> [Source extract]
During one of the discussions, we explained how the network graph visualization can be used to analyse the association of your company (@CompanyName) with different #tags.  By understanding how the customers (existing/potential) are associating the company with an idea or an event (#tag) we can derive insights on our company is being perceived by the customers. More association with #tag representing negative idea or sentiment will flag out the areas of concern which need attention. Similarly, by analysing associations of competitor (@CompetitorName) with certain events or ideas (#tags) will show the where competitors are doing well from customer’s perspective.  These insights can be used to formulate marketing strategies.
Future Work
- Font colours of Word Cloud could be of one single colour to minimize distractions
- Improve on Word Cloud's Minimum Frequency filter to allow user to enter the frequency range, rather than using a slider that has hard-coded limits (currently at 500)

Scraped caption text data
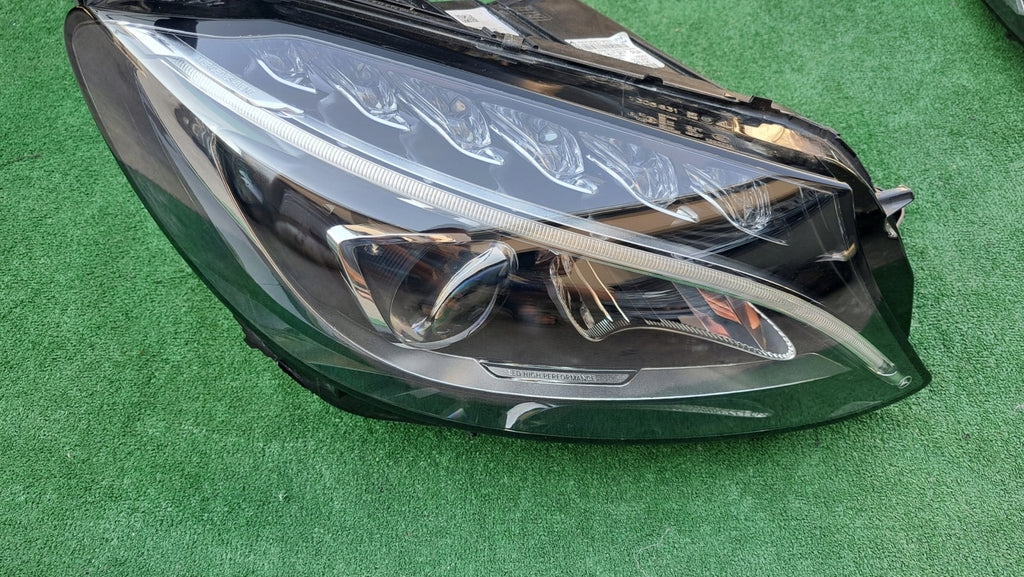 Frontscheinwerfer Mercedes-Benz W205 A2059062604 LED Rechts Headlight SCH1370385213ln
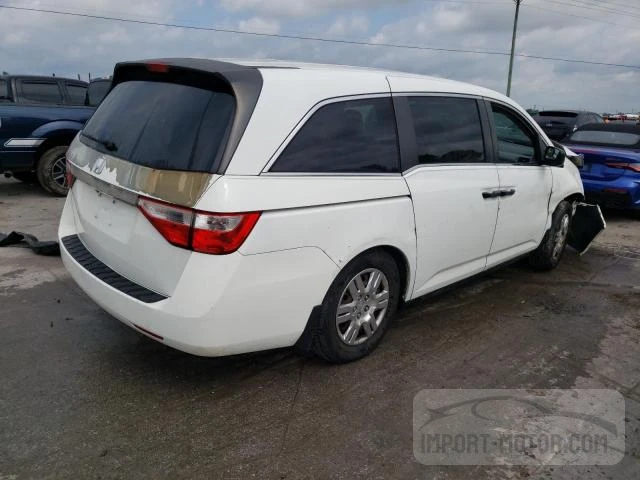 Photo 2 VIN: 5FNRL5H25DB048828 - HONDA ODYSSEY 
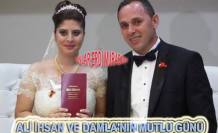 Ali İhsan Bilaloğlu Bekarlığa son verdi. 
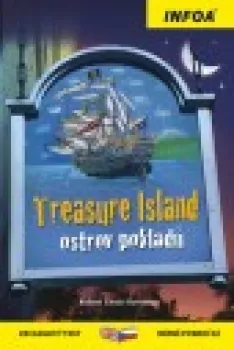  Zrcadlová četba - Treasure Island (Ostrov pokladů)  (VÝPRODEJ)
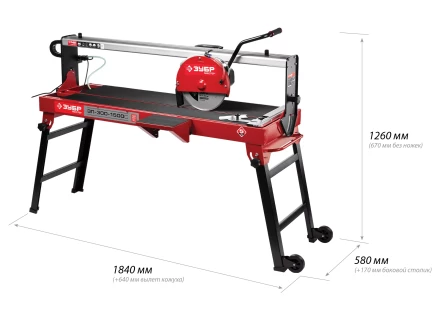 Электроплиткорез ЭП-300-1500C серия МАСТЕР купить в Надыме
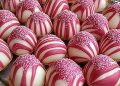 Marzipan – Himbeer – Pralinen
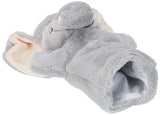 394070 Handpuppe Elefant, grau Toys Bebe Naty Shop
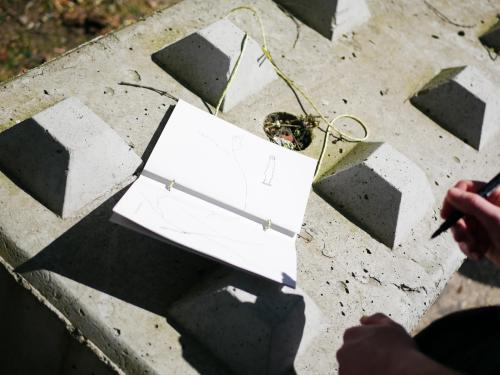 Atelier d'expérimentation « Staging Ground : la ville comme scène des transitions » encadré par John Bingham-Hall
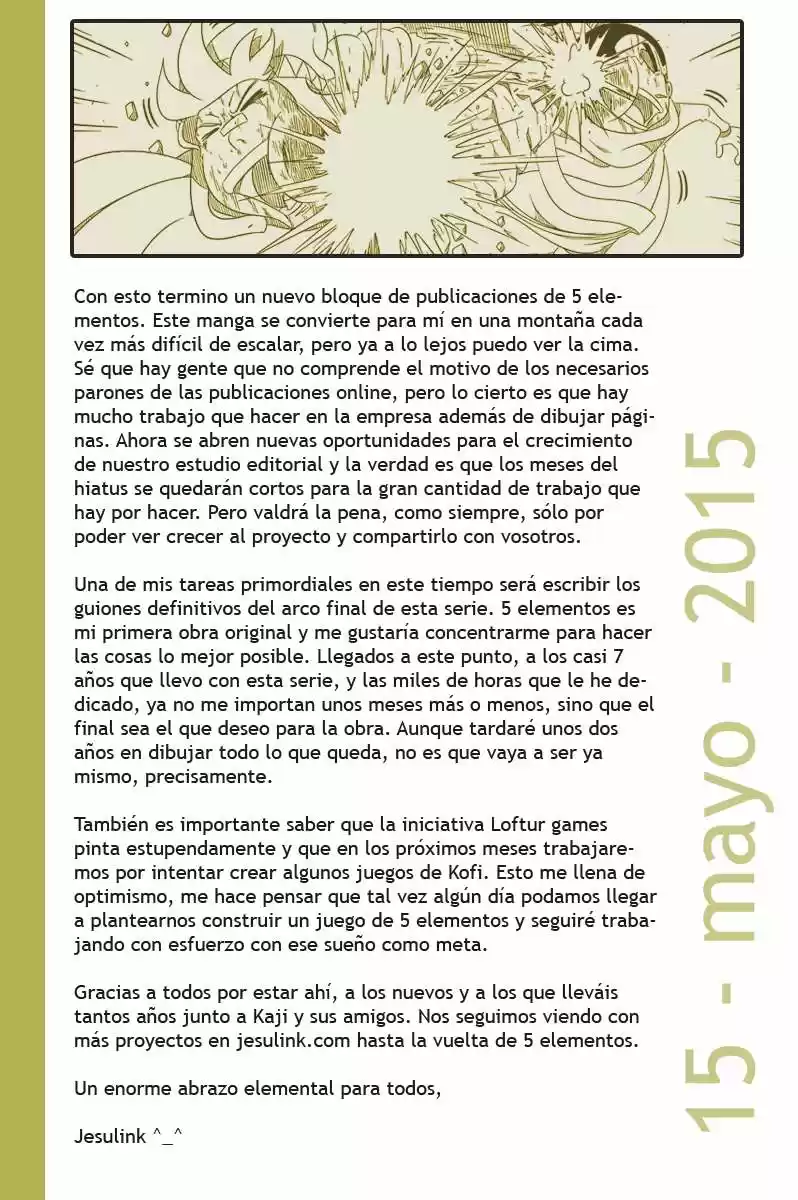 5 Elementos capítulo 68, página 22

> [Required tasks]
(1) Answer these questions from the network graph excerpt:
(a) What can the insights be used to formulate?
(b) At what value is the slider's hard-coded limit currently set?
(c) What does the Future Work list suggest for the font colours of the Word Cloud?
(2) Please list each distinct term in the network graph excerpt that begins with an @ or # symbol.
(3) Translate this sentence from the network graph excerpt into Spanish: "More association with #tag representing negative idea or sentiment will flag out the areas of concern which need attention."

> [Solutions in order]
(1)
(a) Marketing strategies.
(b) 500.
(c) They could be one single colour to minimize distractions.

(2)
@CompanyName
#tags
#tag
@CompetitorName

(3) Una mayor asociación con #tag que represente una idea o un sentimiento negativo señalará las áreas de preocupación que requieren atención.